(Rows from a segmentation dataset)
┄┄┄┄┄┄┄┄┄┄

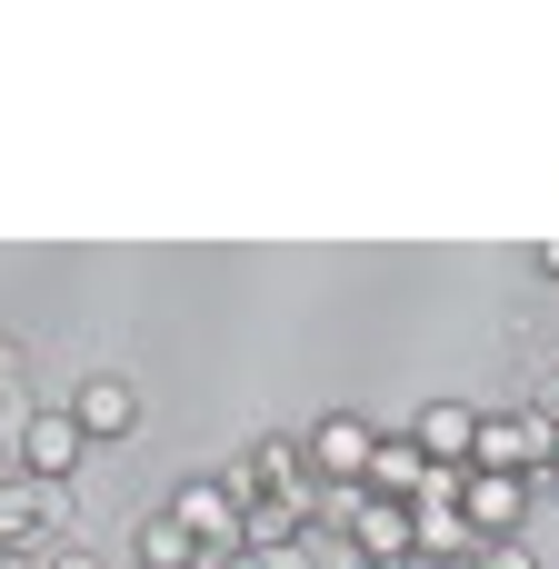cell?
I'll use <instances>...</instances> for the list:
<instances>
[{
    "label": "cell",
    "instance_id": "17",
    "mask_svg": "<svg viewBox=\"0 0 559 569\" xmlns=\"http://www.w3.org/2000/svg\"><path fill=\"white\" fill-rule=\"evenodd\" d=\"M530 410H540V420H550V430H559V370H550V380H540V400H530Z\"/></svg>",
    "mask_w": 559,
    "mask_h": 569
},
{
    "label": "cell",
    "instance_id": "3",
    "mask_svg": "<svg viewBox=\"0 0 559 569\" xmlns=\"http://www.w3.org/2000/svg\"><path fill=\"white\" fill-rule=\"evenodd\" d=\"M370 450H380V430H370L360 410H330L320 430H300V460H310V480H330V490H360Z\"/></svg>",
    "mask_w": 559,
    "mask_h": 569
},
{
    "label": "cell",
    "instance_id": "16",
    "mask_svg": "<svg viewBox=\"0 0 559 569\" xmlns=\"http://www.w3.org/2000/svg\"><path fill=\"white\" fill-rule=\"evenodd\" d=\"M0 440H10V450H20V440H30V400H20V390H10V380H0Z\"/></svg>",
    "mask_w": 559,
    "mask_h": 569
},
{
    "label": "cell",
    "instance_id": "12",
    "mask_svg": "<svg viewBox=\"0 0 559 569\" xmlns=\"http://www.w3.org/2000/svg\"><path fill=\"white\" fill-rule=\"evenodd\" d=\"M140 569H210V550H200L170 510H150V520H140Z\"/></svg>",
    "mask_w": 559,
    "mask_h": 569
},
{
    "label": "cell",
    "instance_id": "7",
    "mask_svg": "<svg viewBox=\"0 0 559 569\" xmlns=\"http://www.w3.org/2000/svg\"><path fill=\"white\" fill-rule=\"evenodd\" d=\"M240 500H290V490H310V460H300V440L290 430H270V440H250V460H240V480H230Z\"/></svg>",
    "mask_w": 559,
    "mask_h": 569
},
{
    "label": "cell",
    "instance_id": "4",
    "mask_svg": "<svg viewBox=\"0 0 559 569\" xmlns=\"http://www.w3.org/2000/svg\"><path fill=\"white\" fill-rule=\"evenodd\" d=\"M170 520H180L210 560L240 550V490H230V480H180V490H170Z\"/></svg>",
    "mask_w": 559,
    "mask_h": 569
},
{
    "label": "cell",
    "instance_id": "22",
    "mask_svg": "<svg viewBox=\"0 0 559 569\" xmlns=\"http://www.w3.org/2000/svg\"><path fill=\"white\" fill-rule=\"evenodd\" d=\"M540 480H550V490H559V450H550V470H540Z\"/></svg>",
    "mask_w": 559,
    "mask_h": 569
},
{
    "label": "cell",
    "instance_id": "19",
    "mask_svg": "<svg viewBox=\"0 0 559 569\" xmlns=\"http://www.w3.org/2000/svg\"><path fill=\"white\" fill-rule=\"evenodd\" d=\"M0 569H50V560L40 550H0Z\"/></svg>",
    "mask_w": 559,
    "mask_h": 569
},
{
    "label": "cell",
    "instance_id": "15",
    "mask_svg": "<svg viewBox=\"0 0 559 569\" xmlns=\"http://www.w3.org/2000/svg\"><path fill=\"white\" fill-rule=\"evenodd\" d=\"M470 569H540V560H530V540H480V560H470Z\"/></svg>",
    "mask_w": 559,
    "mask_h": 569
},
{
    "label": "cell",
    "instance_id": "6",
    "mask_svg": "<svg viewBox=\"0 0 559 569\" xmlns=\"http://www.w3.org/2000/svg\"><path fill=\"white\" fill-rule=\"evenodd\" d=\"M80 450H90V430H80L70 410H30V440H20V480H70V470H80Z\"/></svg>",
    "mask_w": 559,
    "mask_h": 569
},
{
    "label": "cell",
    "instance_id": "1",
    "mask_svg": "<svg viewBox=\"0 0 559 569\" xmlns=\"http://www.w3.org/2000/svg\"><path fill=\"white\" fill-rule=\"evenodd\" d=\"M320 520H340L360 560H410V500H370V490H330V500H320Z\"/></svg>",
    "mask_w": 559,
    "mask_h": 569
},
{
    "label": "cell",
    "instance_id": "9",
    "mask_svg": "<svg viewBox=\"0 0 559 569\" xmlns=\"http://www.w3.org/2000/svg\"><path fill=\"white\" fill-rule=\"evenodd\" d=\"M410 440H420V460H430V470H470V440H480V410H460V400H430V410L410 420Z\"/></svg>",
    "mask_w": 559,
    "mask_h": 569
},
{
    "label": "cell",
    "instance_id": "2",
    "mask_svg": "<svg viewBox=\"0 0 559 569\" xmlns=\"http://www.w3.org/2000/svg\"><path fill=\"white\" fill-rule=\"evenodd\" d=\"M559 430L540 410H510V420H480V440H470V470H500V480H530V470H550Z\"/></svg>",
    "mask_w": 559,
    "mask_h": 569
},
{
    "label": "cell",
    "instance_id": "10",
    "mask_svg": "<svg viewBox=\"0 0 559 569\" xmlns=\"http://www.w3.org/2000/svg\"><path fill=\"white\" fill-rule=\"evenodd\" d=\"M420 480H430V460H420V440H410V430H380V450H370V470H360V490H370V500H420Z\"/></svg>",
    "mask_w": 559,
    "mask_h": 569
},
{
    "label": "cell",
    "instance_id": "14",
    "mask_svg": "<svg viewBox=\"0 0 559 569\" xmlns=\"http://www.w3.org/2000/svg\"><path fill=\"white\" fill-rule=\"evenodd\" d=\"M40 490V540H60L70 530V480H30Z\"/></svg>",
    "mask_w": 559,
    "mask_h": 569
},
{
    "label": "cell",
    "instance_id": "20",
    "mask_svg": "<svg viewBox=\"0 0 559 569\" xmlns=\"http://www.w3.org/2000/svg\"><path fill=\"white\" fill-rule=\"evenodd\" d=\"M360 569H420V560H360Z\"/></svg>",
    "mask_w": 559,
    "mask_h": 569
},
{
    "label": "cell",
    "instance_id": "21",
    "mask_svg": "<svg viewBox=\"0 0 559 569\" xmlns=\"http://www.w3.org/2000/svg\"><path fill=\"white\" fill-rule=\"evenodd\" d=\"M540 260H550V280H559V240H550V250H540Z\"/></svg>",
    "mask_w": 559,
    "mask_h": 569
},
{
    "label": "cell",
    "instance_id": "11",
    "mask_svg": "<svg viewBox=\"0 0 559 569\" xmlns=\"http://www.w3.org/2000/svg\"><path fill=\"white\" fill-rule=\"evenodd\" d=\"M310 530V490H290V500H240V550H290Z\"/></svg>",
    "mask_w": 559,
    "mask_h": 569
},
{
    "label": "cell",
    "instance_id": "8",
    "mask_svg": "<svg viewBox=\"0 0 559 569\" xmlns=\"http://www.w3.org/2000/svg\"><path fill=\"white\" fill-rule=\"evenodd\" d=\"M70 420H80L90 440H130V430H140V390L110 380V370H90V380L70 390Z\"/></svg>",
    "mask_w": 559,
    "mask_h": 569
},
{
    "label": "cell",
    "instance_id": "18",
    "mask_svg": "<svg viewBox=\"0 0 559 569\" xmlns=\"http://www.w3.org/2000/svg\"><path fill=\"white\" fill-rule=\"evenodd\" d=\"M50 569H100V560L90 550H50Z\"/></svg>",
    "mask_w": 559,
    "mask_h": 569
},
{
    "label": "cell",
    "instance_id": "5",
    "mask_svg": "<svg viewBox=\"0 0 559 569\" xmlns=\"http://www.w3.org/2000/svg\"><path fill=\"white\" fill-rule=\"evenodd\" d=\"M460 520H470L480 540H520V530H530V480L470 470V480H460Z\"/></svg>",
    "mask_w": 559,
    "mask_h": 569
},
{
    "label": "cell",
    "instance_id": "13",
    "mask_svg": "<svg viewBox=\"0 0 559 569\" xmlns=\"http://www.w3.org/2000/svg\"><path fill=\"white\" fill-rule=\"evenodd\" d=\"M0 550H40V490L0 480Z\"/></svg>",
    "mask_w": 559,
    "mask_h": 569
}]
</instances>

┄┄┄┄┄┄┄┄┄┄

What the task requires:
State how many lines of the records contain the string "instances", matching case exactly. Give only the number.

Reply:
3